A ideia desta sobremesa teve sua origem nas citações acima. A primeira delas aponta para um costume familiar e regional da semana santa. Ao preparar as cucas para o domingo de páscoa, nos dias que o antecediam, a mãe de Irene (minha avó), antecipando as expectativas infantis, preparava, concomitantemente, os adorados ratinhos de sexta-feira-santa, para a alegria geral da garotada, que, certamente, não conteria seus instintos de pequenos roedores até o distante domingo. 

O waffel, por sua vez, contrariando a sazonalidade efêmera dos ratinhos de cuca, era um costume habitual e regular, presente nos momentos de socialização da família. Criar uma versão dos ratinhos de Irene, a partir da base do waffel, era uma ideia interessante. Entretanto, queria adicionar algum sabor peculiar à massa. 

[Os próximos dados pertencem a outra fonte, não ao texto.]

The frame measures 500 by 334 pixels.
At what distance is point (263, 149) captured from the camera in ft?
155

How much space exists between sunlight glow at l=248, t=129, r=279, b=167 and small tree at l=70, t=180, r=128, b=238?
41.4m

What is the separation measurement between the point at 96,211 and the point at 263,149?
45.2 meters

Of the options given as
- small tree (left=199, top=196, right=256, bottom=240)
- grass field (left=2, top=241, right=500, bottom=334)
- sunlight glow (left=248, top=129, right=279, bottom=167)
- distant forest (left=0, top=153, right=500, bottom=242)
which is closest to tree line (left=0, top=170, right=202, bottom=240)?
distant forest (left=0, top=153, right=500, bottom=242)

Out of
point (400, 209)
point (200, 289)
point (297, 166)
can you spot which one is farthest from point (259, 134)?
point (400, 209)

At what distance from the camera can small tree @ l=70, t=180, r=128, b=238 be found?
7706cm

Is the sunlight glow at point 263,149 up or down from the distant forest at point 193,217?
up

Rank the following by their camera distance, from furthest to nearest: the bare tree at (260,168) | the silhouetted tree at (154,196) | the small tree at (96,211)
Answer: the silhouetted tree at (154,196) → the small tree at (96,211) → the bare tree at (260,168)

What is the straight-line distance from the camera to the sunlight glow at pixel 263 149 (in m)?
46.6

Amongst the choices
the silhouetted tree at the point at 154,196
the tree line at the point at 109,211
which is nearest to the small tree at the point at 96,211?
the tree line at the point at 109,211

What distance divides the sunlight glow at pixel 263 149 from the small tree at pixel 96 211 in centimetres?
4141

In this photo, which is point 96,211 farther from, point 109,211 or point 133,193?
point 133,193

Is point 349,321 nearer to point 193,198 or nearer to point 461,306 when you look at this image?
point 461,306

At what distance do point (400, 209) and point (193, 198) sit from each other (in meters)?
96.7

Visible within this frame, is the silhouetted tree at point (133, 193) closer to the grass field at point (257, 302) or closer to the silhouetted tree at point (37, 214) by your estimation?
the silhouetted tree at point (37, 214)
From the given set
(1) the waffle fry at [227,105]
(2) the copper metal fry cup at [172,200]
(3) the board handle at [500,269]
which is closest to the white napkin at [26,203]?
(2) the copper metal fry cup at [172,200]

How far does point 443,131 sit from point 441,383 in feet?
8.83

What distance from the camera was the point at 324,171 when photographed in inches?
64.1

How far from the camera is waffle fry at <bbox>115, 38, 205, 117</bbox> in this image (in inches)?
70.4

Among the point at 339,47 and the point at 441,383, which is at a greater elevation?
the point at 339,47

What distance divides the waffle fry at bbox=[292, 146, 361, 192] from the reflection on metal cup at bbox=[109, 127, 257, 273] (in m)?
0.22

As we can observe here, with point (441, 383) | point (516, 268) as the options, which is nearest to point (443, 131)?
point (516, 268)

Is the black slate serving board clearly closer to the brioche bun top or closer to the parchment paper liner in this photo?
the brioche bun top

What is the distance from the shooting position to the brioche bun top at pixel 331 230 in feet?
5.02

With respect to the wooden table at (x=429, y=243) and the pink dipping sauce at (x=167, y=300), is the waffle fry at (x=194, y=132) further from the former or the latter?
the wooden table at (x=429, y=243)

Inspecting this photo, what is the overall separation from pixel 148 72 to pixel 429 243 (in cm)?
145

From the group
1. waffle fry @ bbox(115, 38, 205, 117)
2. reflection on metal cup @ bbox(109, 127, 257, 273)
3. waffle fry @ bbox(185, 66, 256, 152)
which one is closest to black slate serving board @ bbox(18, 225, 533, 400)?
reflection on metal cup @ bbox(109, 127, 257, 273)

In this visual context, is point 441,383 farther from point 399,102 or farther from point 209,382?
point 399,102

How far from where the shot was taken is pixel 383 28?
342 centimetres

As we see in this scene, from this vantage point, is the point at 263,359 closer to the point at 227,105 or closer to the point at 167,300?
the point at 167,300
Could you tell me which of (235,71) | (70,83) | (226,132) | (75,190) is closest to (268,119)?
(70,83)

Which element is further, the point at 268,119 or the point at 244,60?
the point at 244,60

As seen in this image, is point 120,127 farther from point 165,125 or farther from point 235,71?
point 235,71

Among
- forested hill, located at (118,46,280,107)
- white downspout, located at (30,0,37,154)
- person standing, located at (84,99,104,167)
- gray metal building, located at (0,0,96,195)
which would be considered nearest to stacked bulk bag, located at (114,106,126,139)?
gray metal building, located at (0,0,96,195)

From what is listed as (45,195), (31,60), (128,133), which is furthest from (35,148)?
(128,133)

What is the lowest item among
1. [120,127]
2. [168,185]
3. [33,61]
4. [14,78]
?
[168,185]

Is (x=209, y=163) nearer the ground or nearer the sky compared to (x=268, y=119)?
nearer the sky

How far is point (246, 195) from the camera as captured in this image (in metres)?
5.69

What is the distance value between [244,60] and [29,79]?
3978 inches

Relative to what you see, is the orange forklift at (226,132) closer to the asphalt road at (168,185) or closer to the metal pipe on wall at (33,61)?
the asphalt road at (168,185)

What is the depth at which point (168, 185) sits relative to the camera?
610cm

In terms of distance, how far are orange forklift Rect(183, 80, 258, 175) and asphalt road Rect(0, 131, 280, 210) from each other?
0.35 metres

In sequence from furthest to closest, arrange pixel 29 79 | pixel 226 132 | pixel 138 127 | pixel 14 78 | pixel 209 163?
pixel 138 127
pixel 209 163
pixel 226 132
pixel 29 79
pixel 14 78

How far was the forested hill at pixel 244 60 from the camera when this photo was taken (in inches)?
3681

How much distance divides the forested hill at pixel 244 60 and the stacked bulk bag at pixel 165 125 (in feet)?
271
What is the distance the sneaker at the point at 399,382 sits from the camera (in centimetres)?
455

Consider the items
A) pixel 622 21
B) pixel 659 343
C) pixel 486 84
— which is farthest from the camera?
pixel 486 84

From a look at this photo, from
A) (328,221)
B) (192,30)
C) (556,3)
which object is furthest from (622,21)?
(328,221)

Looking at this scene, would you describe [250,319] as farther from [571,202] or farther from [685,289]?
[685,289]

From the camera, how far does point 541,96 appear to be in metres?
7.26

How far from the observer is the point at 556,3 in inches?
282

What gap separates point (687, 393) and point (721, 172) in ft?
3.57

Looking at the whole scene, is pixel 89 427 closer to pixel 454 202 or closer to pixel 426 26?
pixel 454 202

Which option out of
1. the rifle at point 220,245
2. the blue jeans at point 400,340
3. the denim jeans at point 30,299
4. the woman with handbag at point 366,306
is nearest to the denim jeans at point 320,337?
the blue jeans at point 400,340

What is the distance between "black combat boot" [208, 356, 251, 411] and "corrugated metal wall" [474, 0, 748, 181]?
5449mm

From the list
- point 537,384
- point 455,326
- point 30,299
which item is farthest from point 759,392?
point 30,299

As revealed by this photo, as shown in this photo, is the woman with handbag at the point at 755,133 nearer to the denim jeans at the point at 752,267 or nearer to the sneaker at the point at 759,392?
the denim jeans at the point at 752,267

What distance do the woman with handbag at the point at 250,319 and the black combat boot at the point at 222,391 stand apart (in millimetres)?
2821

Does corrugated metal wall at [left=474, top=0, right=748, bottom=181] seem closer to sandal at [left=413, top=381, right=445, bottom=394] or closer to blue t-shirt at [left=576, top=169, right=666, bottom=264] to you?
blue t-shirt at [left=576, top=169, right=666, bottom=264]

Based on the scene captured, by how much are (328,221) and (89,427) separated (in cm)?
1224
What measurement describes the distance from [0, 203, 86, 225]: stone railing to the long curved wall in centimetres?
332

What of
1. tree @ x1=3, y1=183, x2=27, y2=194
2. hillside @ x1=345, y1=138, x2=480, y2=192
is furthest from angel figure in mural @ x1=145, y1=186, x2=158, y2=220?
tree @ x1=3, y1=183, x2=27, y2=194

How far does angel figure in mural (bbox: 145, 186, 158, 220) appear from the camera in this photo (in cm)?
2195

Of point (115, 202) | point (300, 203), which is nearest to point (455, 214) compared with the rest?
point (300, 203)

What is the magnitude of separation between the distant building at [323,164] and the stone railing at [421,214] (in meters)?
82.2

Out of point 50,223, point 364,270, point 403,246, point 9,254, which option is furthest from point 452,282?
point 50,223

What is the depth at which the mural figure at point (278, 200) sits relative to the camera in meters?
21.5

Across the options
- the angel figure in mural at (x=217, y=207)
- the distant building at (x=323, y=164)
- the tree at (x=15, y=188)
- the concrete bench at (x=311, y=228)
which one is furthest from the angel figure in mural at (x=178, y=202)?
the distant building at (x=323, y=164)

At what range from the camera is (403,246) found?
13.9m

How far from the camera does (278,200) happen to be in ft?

Recordei-me, então, de um momento especial de minha infância, mais precisamente, das horas que antecediam as anunciadas visitas de meu avô materno. Sabíamos, eu e minhas irmãs, que, a qualquer momento, o bem-humorado-velhinho-dos-cabelos-cor-de-nuvem surgiria na esquina, no entrecruzamento de ruas que ficava a algumas dezenas de metros do portão de nossa casa. Tínhamos a fé pueril de que “o vô Hummes” chegaria com os bolsos estufados de balas de banana para distribuir entre a gurizada, que aguardava ansiosa pelos embrulhados néctares de armazém. Estava aí o sabor da infância que procurava. 

Para o sorvete, um elemento que conferiu contraste térmico aos ratinhos fritos de Irene, a desconstrução da rapadura foi a primeira ideia que ocorreu. A adição do caribenho rum à receita, apesar da aparente discrepância, justifica-se pelo fato deste ser uma bebida fabricada a partir da fermentação do melaço da cana-de-açúcar, um produto abundante e vital para a família, e, por esta razão, nem tão discrepante assim.

(Fonte: OS SONS DA COZINHA - Luciano Lunkes)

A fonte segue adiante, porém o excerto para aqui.